> [Document text]
····················

Avro Anson, Off Co. Wexford, April 1944
The 25th of April 1944 would witness yet another sadly
unexplained loss of an Allied training aircraft close to the
coast of Ireland.
That afternoon, an aircraft was observed off the coast at Irish
Army Look Out Post (LOP) #12 at Ballyconnigar Hill between
Cahore and Curracloe. It was recorded as flying inland and
the Gardai at Castlebridge reported an aircraft overhead and
flying east. The Coastwatchers at LOP #13 at Greenore
Point, minutes later recorded an aircraft as having "suddenly
spiraled into the sea" 1 1/2 miles north of the Tuskar Rock
RAF Historian Ross McNeill kindly transcribed the following
entries from the RNLI Records of Service
on a thread of the RAFCommands forum. The RNLI records
cannot be accessed online but can be seen by appointment and a
donation to the service is always welcome.
APRIL 25TH. - ROSSLARE HARBOUR, CO.
At 2.40 in the afternoon the Greenore military look-out post reported that an aeroplane had crashed in the sea about a mile north of Tuskar Rock Lighthouse. Messages were also received from the Life-Saving Service, Dublin, and the Air Defence Department. After the first message a fishing boat was seen going in the direction of the accident. The weather was clear and the sea calm, with a light north-west wind. After the second message the motor life-boat Mabel Marion Thompson went out, leaving at 3.25, with the secretary, Mr. W. J. B. Moncas, on board. She met the fishing boat and took on board a dead body, which the skipper said was the only one to come to the
surface after the crash, and landed it at Rosslare pier at five o’clock. - Partly paid permanent crew. - Rewards, £1 6s.
(See Rosslare Harbour, Services by Shore-boats, page 57, RNLI Records of Service 1939-46)
ROSSLARE HARBOUR, Co. WEXFORD.
The motor fishing boat Lake of Shadows was fishing near the Tuskar Rock on the afternoon of the 25th of April, 1944, when at 2.35
her crew saw a British aeroplane crash in the sea about one mile north of the Tuskar Rock. The weather was calm. The fishing boat was
about three-quarters of a mile away. She went at once to the aeroplane and found a body, which she took on board. She made for Rosslare Harbour, but at four o’clock met the Rosslare Harbour life-boat, and transferred the body to her. - Rewards, £1 17s. 6d., with £4 for loss of fishing and 4s. 6d. for fuel used.

····················

> [Records provided]

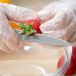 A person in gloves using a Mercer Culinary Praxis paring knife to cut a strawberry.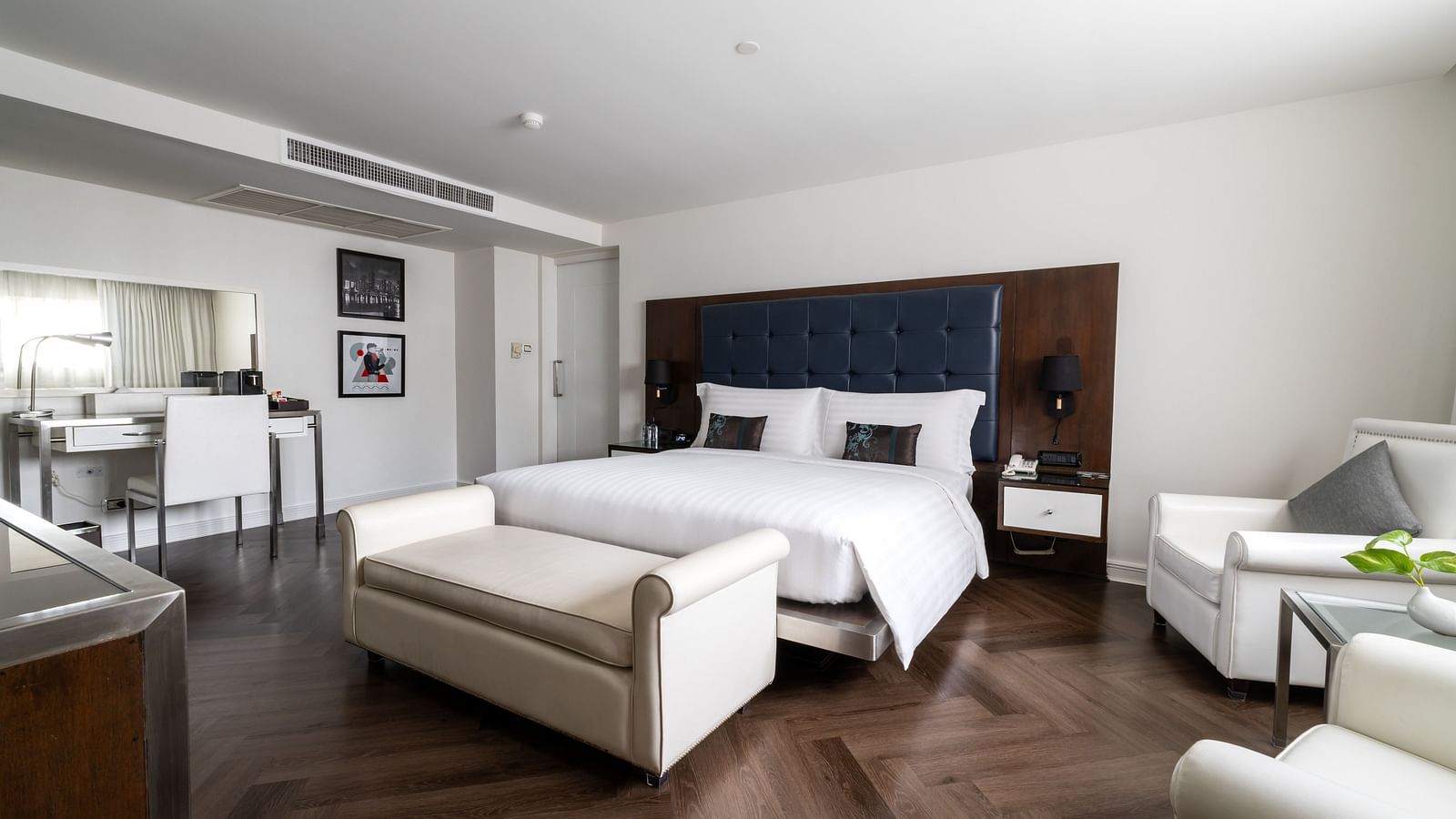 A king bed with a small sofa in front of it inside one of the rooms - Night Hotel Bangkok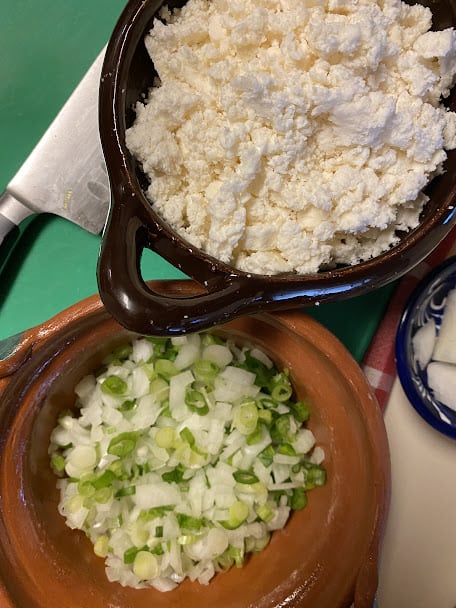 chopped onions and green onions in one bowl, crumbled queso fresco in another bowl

····················

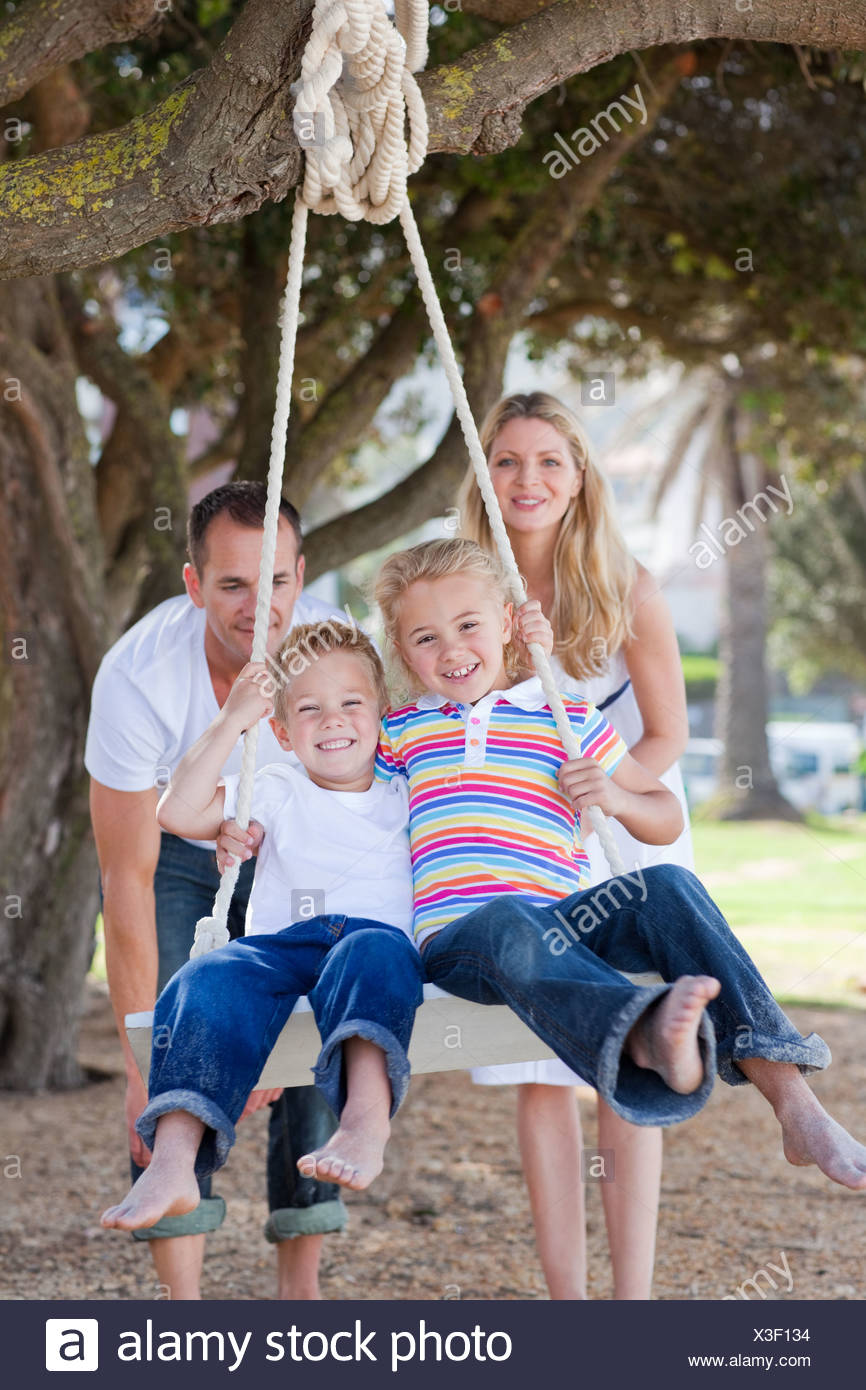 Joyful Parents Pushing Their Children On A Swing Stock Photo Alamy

····················

> [Work request]
Which clock times of day does the account of the Avro Anson loss off Co. Wexford give? List each one with what happened at that time.

> [Written answer]
- 2.35: The crew of the motor fishing boat Lake of Shadows saw a British aeroplane crash in the sea about one mile north of the Tuskar Rock.
- 2.40 in the afternoon: The Greenore military look-out post reported that an aeroplane had crashed in the sea about a mile north of Tuskar Rock Lighthouse.
- 3.25: The motor life-boat Mabel Marion Thompson left.
- Four o'clock: The fishing boat met the Rosslare Harbour life-boat and transferred the body to her.
- Five o'clock: The life-boat landed the body at Rosslare pier.